During his tenure as publisher: InterVarsity Press rebranded as IVP; for the 2018 and 2019 fiscal years pre-pandemic sales were up a total of 27% over the prior two years; But asked to describe his imprint as a publisher, Crosby briefly mentioned the company's growth and stability before turning to the human side. He listed:

  • The advocacy for IVP's Every Voice Now initiative led by people of color and designed to elevate voices of color through publishing.
  • The partnership with Seminary Now on the launch of an online platform for education, training, and equipping persons in the church.
  • The repeated certifications as a Best Christian Workplaces throughout his tenure, which dated to well before he assumed the role of publisher.

Looking forward to his new role with the ECPA, Crosby was enthusiastic about current initiatives by Jantz and the board including the newly announced Diversity & Inclusion Standing Committee and the engagement by ECPA staff and board “stimulating conversations around racial justice last spring in the aftermath of George Floyd's killing.”

He said he has long marveled “at the way ECPA as an organization equips, encourages, and advocates for its members and the publishing professionals who comprise them. From ECPA's Publishing University to C-Suite, to Leadership Summit; from its advocacy in Washington regarding Chinese tariffs to the adaptations throughout this COVID-19 season, it's been an organization that has made a tremendous positive impact on our industry. I am but one for whom that's true.

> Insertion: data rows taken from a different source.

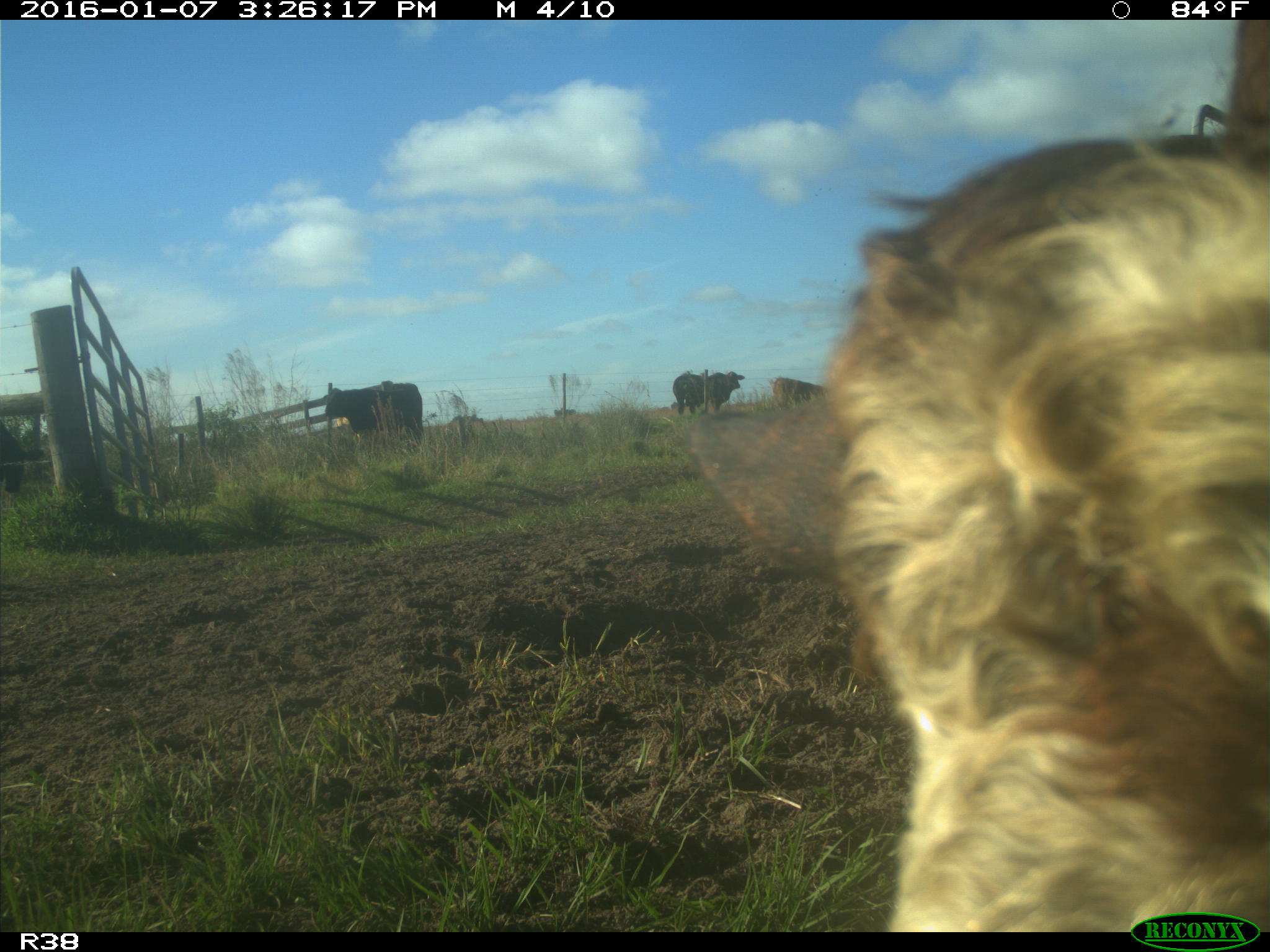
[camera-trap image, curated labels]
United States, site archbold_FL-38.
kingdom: Animalia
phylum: Chordata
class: Mammalia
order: Artiodactyla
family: Bovidae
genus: Bos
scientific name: Bos taurus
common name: domestic cow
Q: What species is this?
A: Bos taurus (domestic cow).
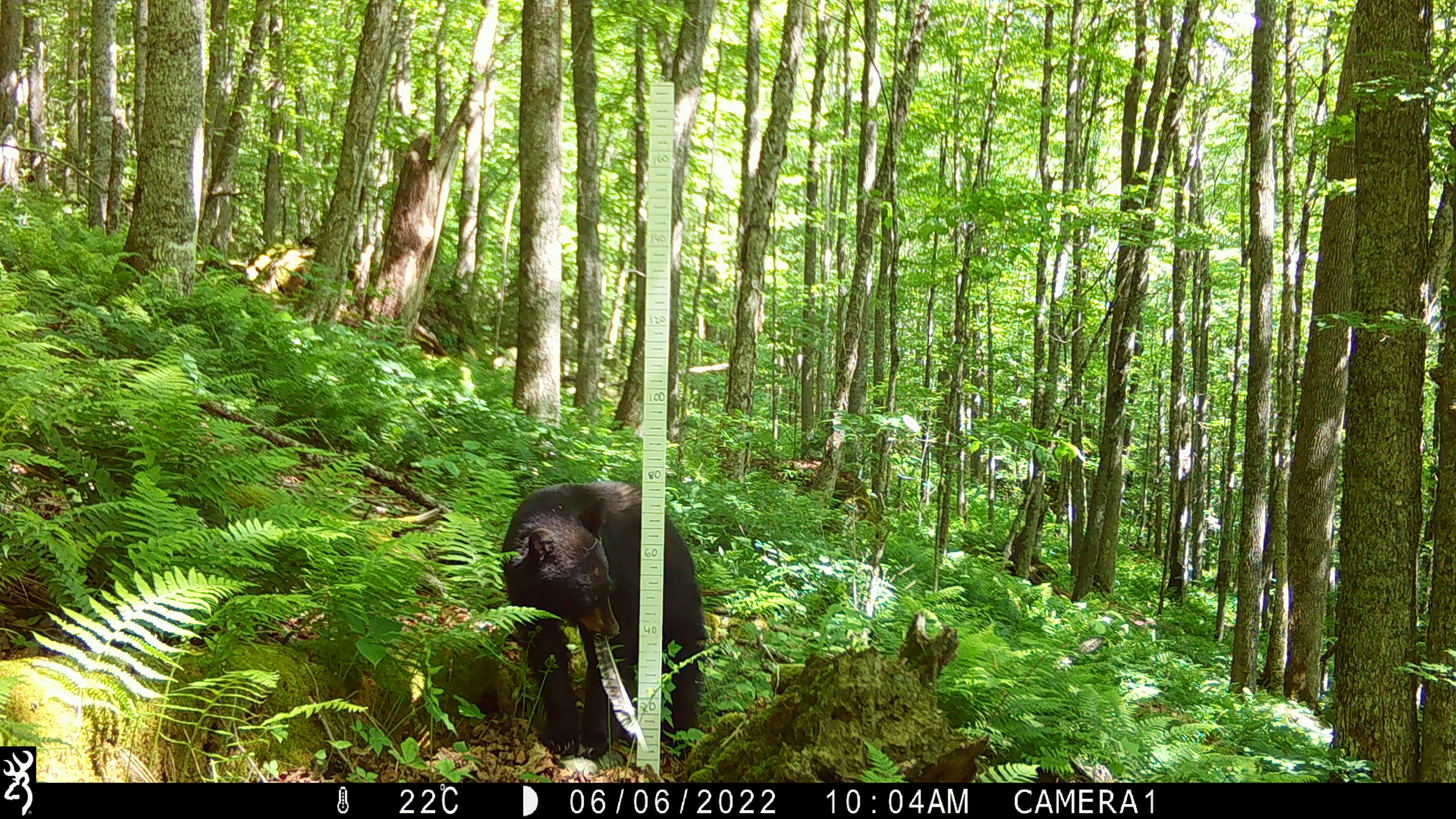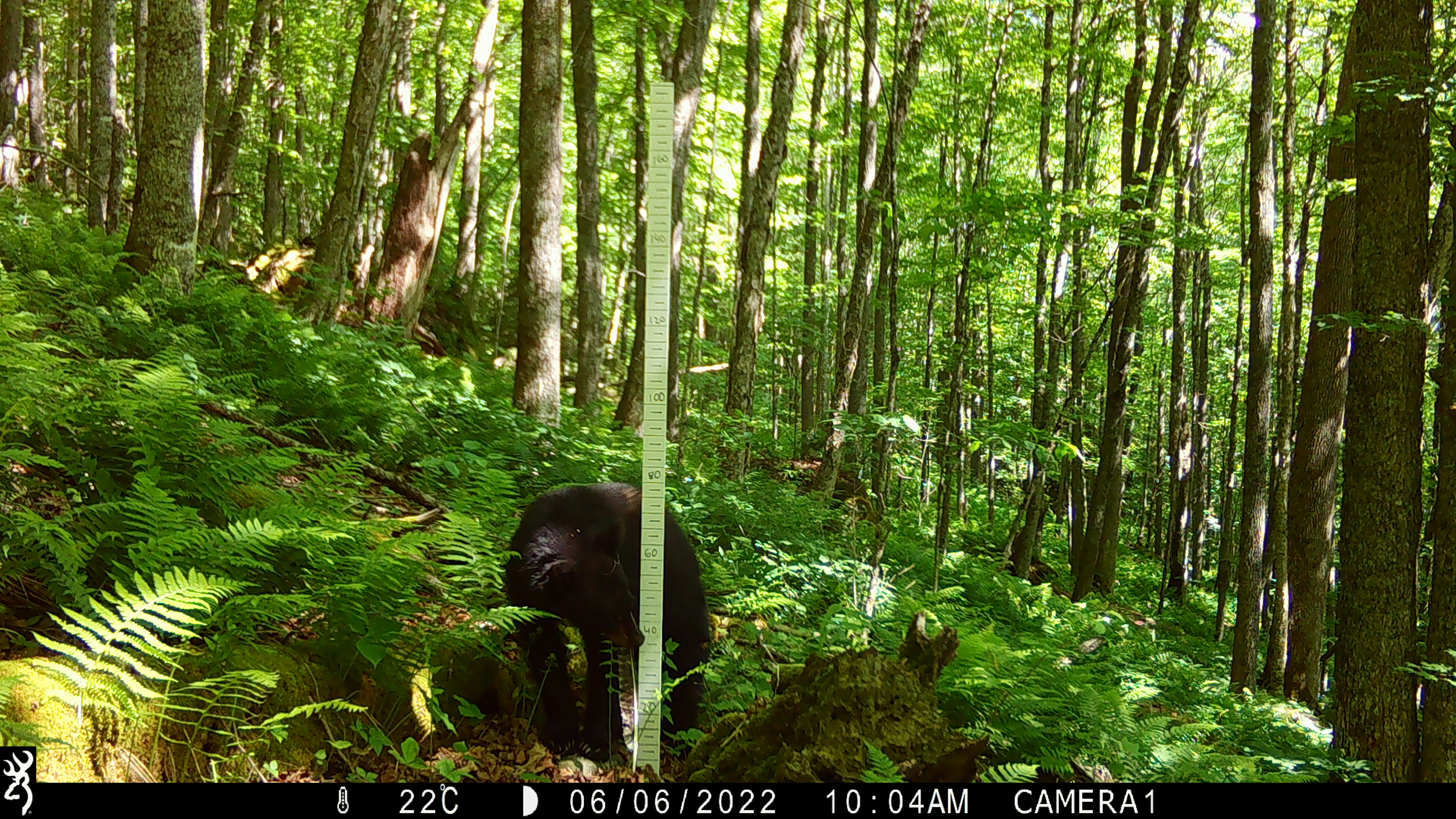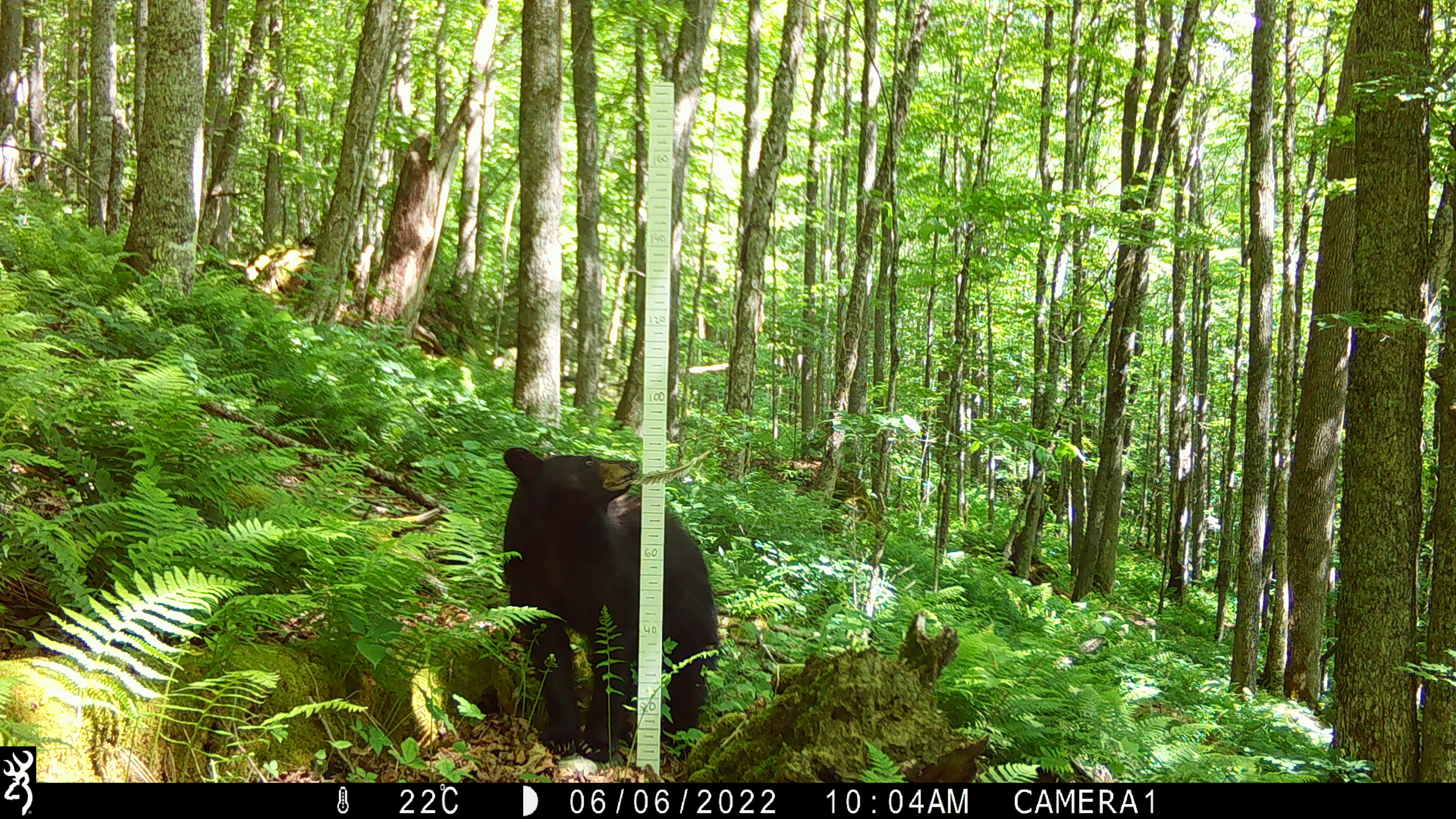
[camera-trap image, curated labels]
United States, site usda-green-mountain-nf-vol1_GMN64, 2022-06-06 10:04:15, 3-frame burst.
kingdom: Animalia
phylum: Chordata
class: Mammalia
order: Carnivora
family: Ursidae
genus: Ursus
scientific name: Ursus americanus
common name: black bear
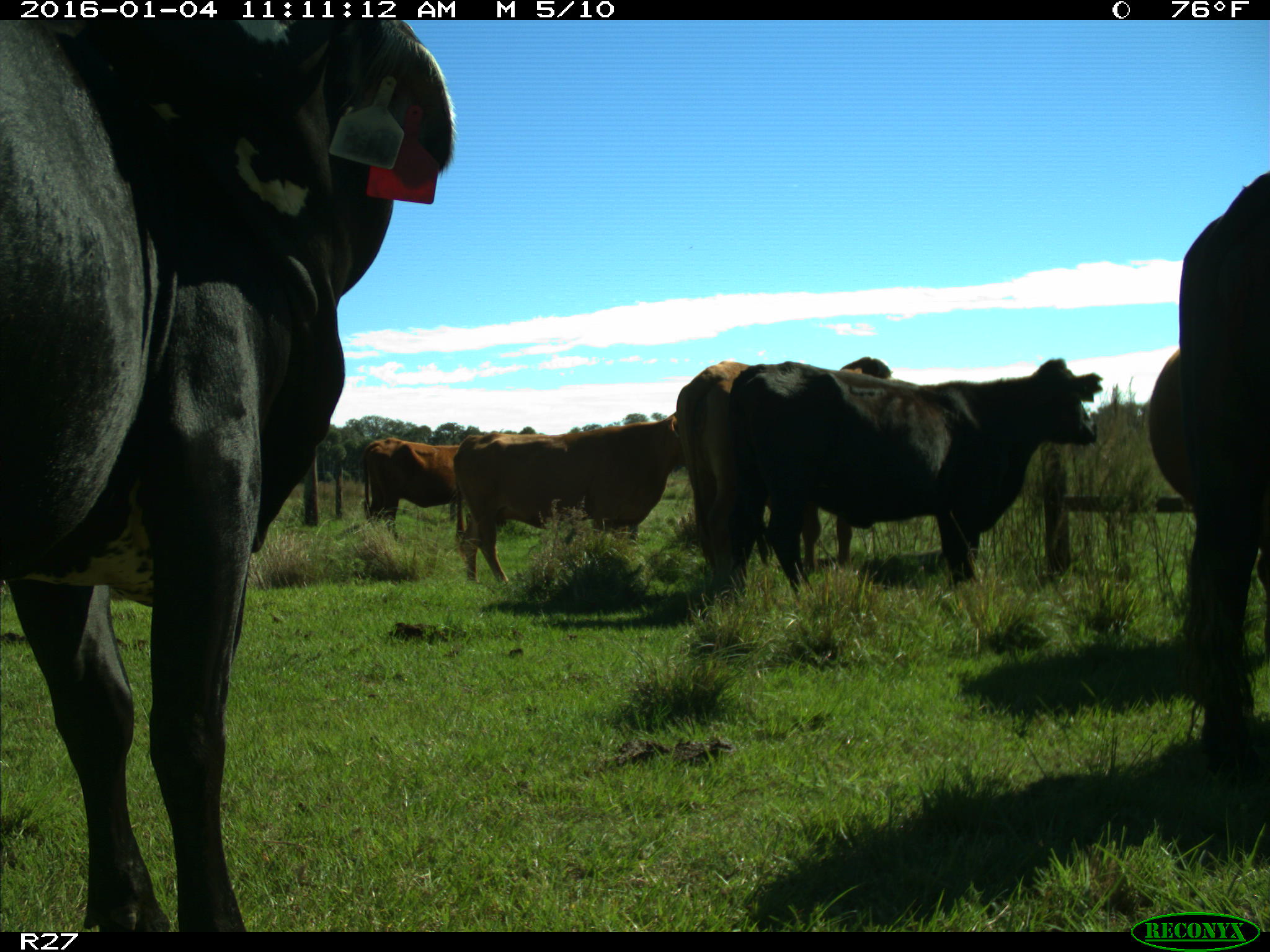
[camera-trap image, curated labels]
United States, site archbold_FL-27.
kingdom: Animalia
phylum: Chordata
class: Mammalia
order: Artiodactyla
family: Bovidae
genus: Bos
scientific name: Bos taurus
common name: domestic cow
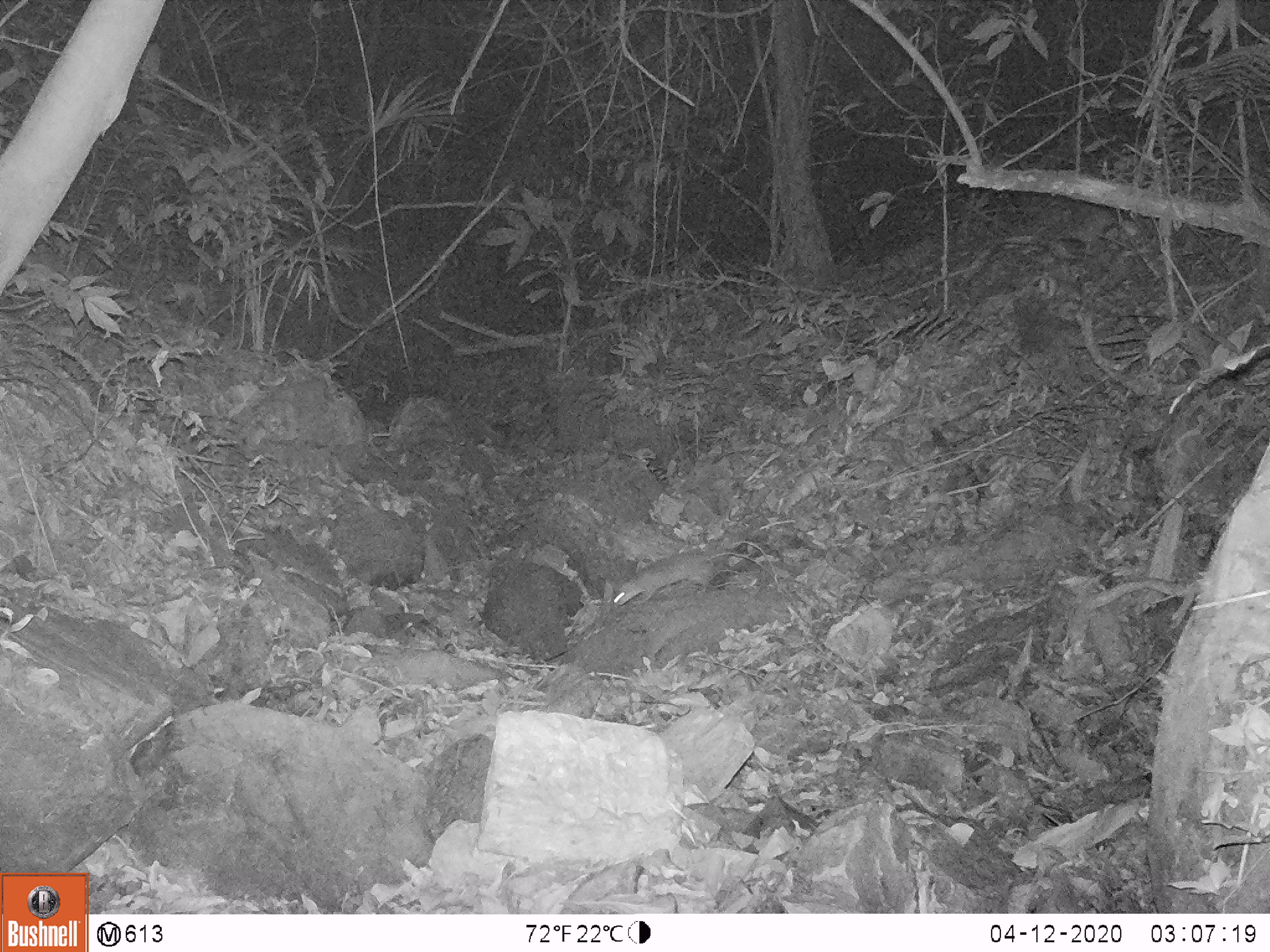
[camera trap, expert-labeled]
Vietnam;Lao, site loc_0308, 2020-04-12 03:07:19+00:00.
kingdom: Animalia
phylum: Chordata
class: Mammalia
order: Rodentia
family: Muridae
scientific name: Muridae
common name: old-world mice and rats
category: unidentified murid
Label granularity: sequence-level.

“I've been privileged through roles in the three major facets of our industry — bookselling, distribution, and since 1998, publishing—to be something of an 'evangelist' for the good things that books bring into the world, and to herald the urgency of engaging with them, “ Crosby told PW. “I believe that books are, in the words of the theologian Klaus Bockmuehl, 'God's instruments' in the history of the world."

So, he says, he has never looked back after his brief post-college job as a daily newspaper sports editor “though I have missed the press row seats at Wrigley Field!”